New clues about how aging can affect the brain's cognitive circuits.

National Institutes of Health

National Institutes of Health

Tau proteins accumulate and form tangles in Alzheimer’s-afflicted brains. View full image

Every 66 seconds, someone in the US develops Alzheimer’s disease. The neurological condition inexorably destroys the brain’s cognitive circuits and kills more people annually than breast and prostate cancers combined.

The major risk factor for the common late-onset form is age itself. Now, researchers at the School of Medicine have examined how the molecular and cellular-level changes of aging can affect certain neurons, such that the neurons fill with neurofibrillary tangles and die.

A key factor, they say, is loss of calcium regulation. Amy Arnsten, the Albert E. Kent Professor of Neuroscience and Psychology and a senior author of the paper, explains that the neuronal circuits responsible for higher cognitive
functions—memory, learning, thinking—have specialized molecular properties. “Neurons involved with these functions have to activate themselves without sensory stimulation, a process that requires high levels of calcium. But the calcium must remain tightly controlled. If the regulation of calcium is lost, calcium can initiate toxic actions within the neurons.”

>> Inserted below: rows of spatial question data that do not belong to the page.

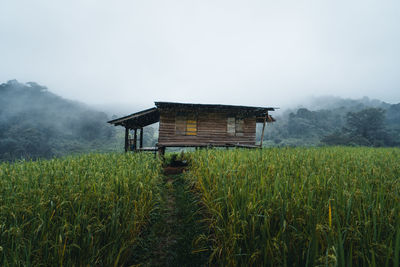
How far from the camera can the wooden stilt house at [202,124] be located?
12.1 meters

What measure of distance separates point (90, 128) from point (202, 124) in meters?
66.0

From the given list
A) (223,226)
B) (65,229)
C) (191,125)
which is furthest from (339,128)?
(65,229)

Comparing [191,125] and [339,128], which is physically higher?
[339,128]

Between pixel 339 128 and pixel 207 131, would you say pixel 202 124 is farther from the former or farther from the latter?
pixel 339 128

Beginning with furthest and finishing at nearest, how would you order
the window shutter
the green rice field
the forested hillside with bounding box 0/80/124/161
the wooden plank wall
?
1. the forested hillside with bounding box 0/80/124/161
2. the window shutter
3. the wooden plank wall
4. the green rice field

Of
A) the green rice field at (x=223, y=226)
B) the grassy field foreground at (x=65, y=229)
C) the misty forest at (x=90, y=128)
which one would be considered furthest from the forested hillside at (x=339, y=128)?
the grassy field foreground at (x=65, y=229)

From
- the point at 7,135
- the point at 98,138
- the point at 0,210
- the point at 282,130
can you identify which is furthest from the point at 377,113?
the point at 7,135

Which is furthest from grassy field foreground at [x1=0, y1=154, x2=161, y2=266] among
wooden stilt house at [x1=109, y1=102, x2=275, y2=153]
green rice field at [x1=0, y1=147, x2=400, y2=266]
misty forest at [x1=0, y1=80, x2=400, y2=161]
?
misty forest at [x1=0, y1=80, x2=400, y2=161]

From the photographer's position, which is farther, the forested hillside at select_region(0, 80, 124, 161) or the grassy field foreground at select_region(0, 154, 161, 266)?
the forested hillside at select_region(0, 80, 124, 161)

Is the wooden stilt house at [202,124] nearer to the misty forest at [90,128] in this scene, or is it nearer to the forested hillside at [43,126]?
the misty forest at [90,128]

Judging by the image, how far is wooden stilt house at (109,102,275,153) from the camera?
12.1m

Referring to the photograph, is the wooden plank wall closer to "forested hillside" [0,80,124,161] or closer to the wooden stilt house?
the wooden stilt house

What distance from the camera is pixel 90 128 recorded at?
62.6 metres

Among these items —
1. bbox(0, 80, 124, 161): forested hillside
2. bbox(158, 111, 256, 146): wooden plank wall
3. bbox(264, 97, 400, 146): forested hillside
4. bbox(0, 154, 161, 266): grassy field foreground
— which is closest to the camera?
bbox(0, 154, 161, 266): grassy field foreground
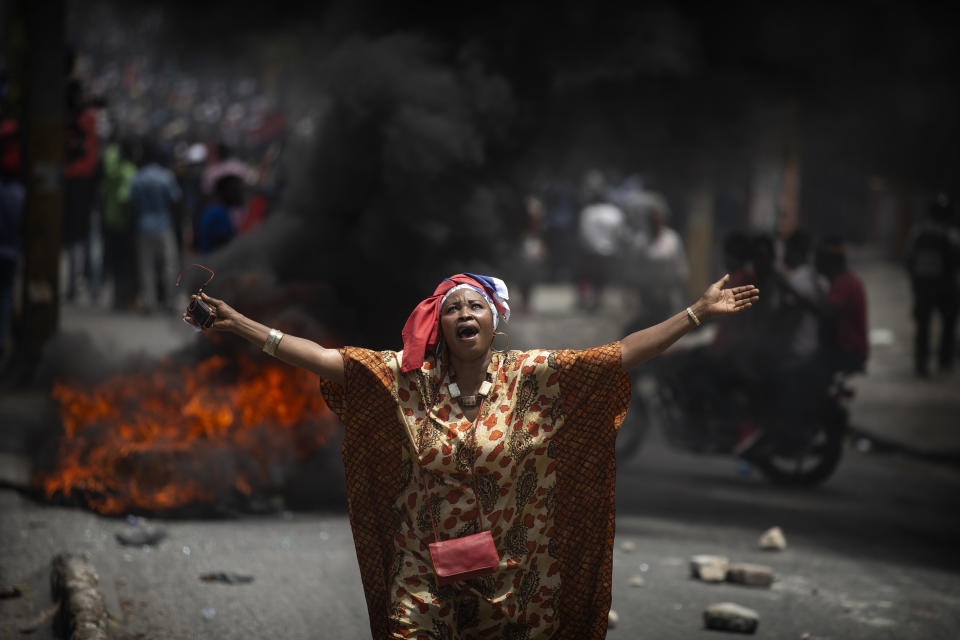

The researchers, from the labs of both Arnsten and psychiatry professor Angus Nairn, found that the proteins that regulate calcium signaling in younger brains diminish with age, resulting in the calcium’s “leaking” out of its “safe storage” in the smooth endoplasmic reticulum and into other parts of the cell. Their work was published in Alzheimer’s and Dementia.

This disruption of calcium storage correlates with a process in which tau—a protein that helps stabilize the cell’s cytoskeleton—becomes phosphorylated: phosphates attach themselves to the tau proteins and disrupt their functioning. “When the tau is phosphorylated,” Arnsten says, “it changes shape, ultimately leading to the neurofibrillary tangles that are a hallmark of Alzheimer’s, and to profound cognitive impairment.” Finding ways to restore calcium regulation could slow the disease, or lead to paths to treatment.